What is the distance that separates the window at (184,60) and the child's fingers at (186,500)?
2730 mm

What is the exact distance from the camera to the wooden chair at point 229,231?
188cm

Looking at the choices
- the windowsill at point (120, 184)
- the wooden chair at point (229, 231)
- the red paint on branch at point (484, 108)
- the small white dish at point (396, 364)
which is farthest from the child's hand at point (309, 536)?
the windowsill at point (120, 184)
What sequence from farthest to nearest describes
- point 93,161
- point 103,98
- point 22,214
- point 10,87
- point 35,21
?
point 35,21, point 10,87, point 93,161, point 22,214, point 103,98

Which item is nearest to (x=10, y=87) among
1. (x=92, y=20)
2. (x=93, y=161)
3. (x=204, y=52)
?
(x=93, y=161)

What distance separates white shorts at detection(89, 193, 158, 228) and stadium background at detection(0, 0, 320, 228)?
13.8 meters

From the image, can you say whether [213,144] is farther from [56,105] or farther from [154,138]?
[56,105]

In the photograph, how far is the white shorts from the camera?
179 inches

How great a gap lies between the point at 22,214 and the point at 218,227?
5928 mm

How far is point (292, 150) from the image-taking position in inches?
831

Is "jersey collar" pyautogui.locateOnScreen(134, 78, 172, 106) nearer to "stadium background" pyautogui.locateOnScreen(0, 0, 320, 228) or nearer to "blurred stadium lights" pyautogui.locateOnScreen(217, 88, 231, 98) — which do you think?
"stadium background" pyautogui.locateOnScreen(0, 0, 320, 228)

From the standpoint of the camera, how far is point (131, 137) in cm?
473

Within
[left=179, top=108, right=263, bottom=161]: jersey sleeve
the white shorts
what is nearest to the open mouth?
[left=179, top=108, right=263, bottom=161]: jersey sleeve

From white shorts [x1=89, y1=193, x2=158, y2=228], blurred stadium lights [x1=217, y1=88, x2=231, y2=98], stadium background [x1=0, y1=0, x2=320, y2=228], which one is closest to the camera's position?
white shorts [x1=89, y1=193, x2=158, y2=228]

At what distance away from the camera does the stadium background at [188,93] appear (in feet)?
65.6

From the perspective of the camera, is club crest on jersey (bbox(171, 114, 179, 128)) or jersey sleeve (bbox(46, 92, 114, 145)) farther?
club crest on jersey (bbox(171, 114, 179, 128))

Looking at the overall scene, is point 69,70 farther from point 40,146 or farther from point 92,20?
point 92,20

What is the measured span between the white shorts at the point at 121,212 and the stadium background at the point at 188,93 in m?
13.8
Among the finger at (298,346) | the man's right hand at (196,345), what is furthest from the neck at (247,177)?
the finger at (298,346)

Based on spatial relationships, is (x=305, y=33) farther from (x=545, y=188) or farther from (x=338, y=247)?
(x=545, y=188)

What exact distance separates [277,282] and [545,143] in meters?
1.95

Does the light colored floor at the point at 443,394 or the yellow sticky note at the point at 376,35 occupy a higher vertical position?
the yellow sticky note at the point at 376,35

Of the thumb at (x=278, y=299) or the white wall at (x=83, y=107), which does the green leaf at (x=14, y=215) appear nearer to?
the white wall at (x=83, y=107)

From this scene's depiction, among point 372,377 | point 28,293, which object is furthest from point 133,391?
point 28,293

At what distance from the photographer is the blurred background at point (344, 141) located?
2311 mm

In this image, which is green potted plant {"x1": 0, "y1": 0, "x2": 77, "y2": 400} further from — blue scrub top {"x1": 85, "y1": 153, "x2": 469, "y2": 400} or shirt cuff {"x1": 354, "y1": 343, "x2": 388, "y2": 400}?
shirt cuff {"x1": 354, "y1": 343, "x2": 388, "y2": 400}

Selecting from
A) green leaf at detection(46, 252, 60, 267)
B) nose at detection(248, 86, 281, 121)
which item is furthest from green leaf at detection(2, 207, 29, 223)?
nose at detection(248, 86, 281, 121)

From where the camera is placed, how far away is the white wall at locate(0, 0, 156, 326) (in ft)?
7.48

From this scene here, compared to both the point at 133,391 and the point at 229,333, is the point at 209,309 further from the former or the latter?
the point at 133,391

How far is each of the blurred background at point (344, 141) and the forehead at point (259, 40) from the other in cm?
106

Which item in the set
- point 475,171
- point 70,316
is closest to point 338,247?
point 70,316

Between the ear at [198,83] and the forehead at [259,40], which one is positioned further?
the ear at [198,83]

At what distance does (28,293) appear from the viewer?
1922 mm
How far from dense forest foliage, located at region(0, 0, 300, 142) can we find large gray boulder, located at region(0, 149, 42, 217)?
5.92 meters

**Stated goal**. Emit the records above again, exactly, with no line skipped.

**Task answer**.
What is the distance that separates the window at (184,60) and the child's fingers at (186,500)?
2730 mm

What is the exact distance from the camera to the wooden chair at point 229,231?
188cm

Looking at the choices
- the windowsill at point (120, 184)
- the wooden chair at point (229, 231)
- the red paint on branch at point (484, 108)
- the small white dish at point (396, 364)
which is farthest from the child's hand at point (309, 536)?
the windowsill at point (120, 184)
What sequence from farthest to nearest describes
- point 93,161
- point 103,98
- point 22,214
- point 10,87
- point 35,21
?
point 35,21, point 10,87, point 93,161, point 22,214, point 103,98

Which item is nearest to (x=10, y=87) among
1. (x=92, y=20)
2. (x=93, y=161)
3. (x=204, y=52)
?
(x=93, y=161)

What distance separates white shorts at detection(89, 193, 158, 228) and stadium background at detection(0, 0, 320, 228)?
13.8 meters

From the image, can you say whether [213,144] is farther from [56,105] or farther from [154,138]?
[56,105]

In the photograph, how far is the white shorts from the camera?
179 inches

How great a gap lies between the point at 22,214 and the point at 218,227?
5928 mm

How far is point (292, 150) from the image-taking position in inches?
831

Is "jersey collar" pyautogui.locateOnScreen(134, 78, 172, 106) nearer to "stadium background" pyautogui.locateOnScreen(0, 0, 320, 228) or nearer to "blurred stadium lights" pyautogui.locateOnScreen(217, 88, 231, 98) — which do you think?
"stadium background" pyautogui.locateOnScreen(0, 0, 320, 228)

From the standpoint of the camera, how far is point (131, 137) in cm?
473

Within
[left=179, top=108, right=263, bottom=161]: jersey sleeve
the white shorts
what is nearest to the open mouth?
[left=179, top=108, right=263, bottom=161]: jersey sleeve

From white shorts [x1=89, y1=193, x2=158, y2=228], blurred stadium lights [x1=217, y1=88, x2=231, y2=98], stadium background [x1=0, y1=0, x2=320, y2=228], which one is closest to the camera's position?
white shorts [x1=89, y1=193, x2=158, y2=228]

At what distance away from the camera does the stadium background at [188,93] appear (in feet)?
65.6

From the perspective of the camera, is club crest on jersey (bbox(171, 114, 179, 128)) or jersey sleeve (bbox(46, 92, 114, 145)) farther?
club crest on jersey (bbox(171, 114, 179, 128))

Looking at the overall scene, is point 69,70 farther from point 40,146 or farther from point 92,20?
point 92,20

What is the measured span between the white shorts at the point at 121,212 and the stadium background at the point at 188,93 in m?
13.8
Among the finger at (298,346) | the man's right hand at (196,345), what is furthest from the neck at (247,177)?
the finger at (298,346)

Based on spatial relationships, is (x=305, y=33) farther from (x=545, y=188) or farther from (x=338, y=247)?
(x=545, y=188)

What exact distance separates [277,282] and [545,143] in meters?
1.95

Does the light colored floor at the point at 443,394 or the yellow sticky note at the point at 376,35 occupy a higher vertical position?
the yellow sticky note at the point at 376,35

Of the thumb at (x=278, y=299) or the white wall at (x=83, y=107), which does the green leaf at (x=14, y=215) appear nearer to?
the white wall at (x=83, y=107)

From this scene's depiction, among point 372,377 | point 28,293, which object is furthest from point 133,391?
point 28,293

At what distance from the photographer is the blurred background at point (344, 141) located?
2311 mm

In this image, which is green potted plant {"x1": 0, "y1": 0, "x2": 77, "y2": 400} further from — blue scrub top {"x1": 85, "y1": 153, "x2": 469, "y2": 400} or shirt cuff {"x1": 354, "y1": 343, "x2": 388, "y2": 400}?
shirt cuff {"x1": 354, "y1": 343, "x2": 388, "y2": 400}

Selecting from
A) green leaf at detection(46, 252, 60, 267)
B) nose at detection(248, 86, 281, 121)
which item is furthest from green leaf at detection(2, 207, 29, 223)?
nose at detection(248, 86, 281, 121)

From where the camera is placed, how far away is the white wall at locate(0, 0, 156, 326) (in ft)?
7.48

From this scene here, compared to both the point at 133,391 and the point at 229,333, is the point at 209,309 further from the former or the latter?
the point at 133,391

How far is each of the blurred background at point (344, 141) and the forehead at point (259, 40) from the other in cm?
106

Which item in the set
- point 475,171
- point 70,316
is closest to point 338,247?
point 70,316

Between the ear at [198,83] and the forehead at [259,40], which one is positioned further?
the ear at [198,83]

At what distance does (28,293) appear from the viewer?
1922 mm
How far from dense forest foliage, located at region(0, 0, 300, 142) can we find large gray boulder, located at region(0, 149, 42, 217)?
5.92 meters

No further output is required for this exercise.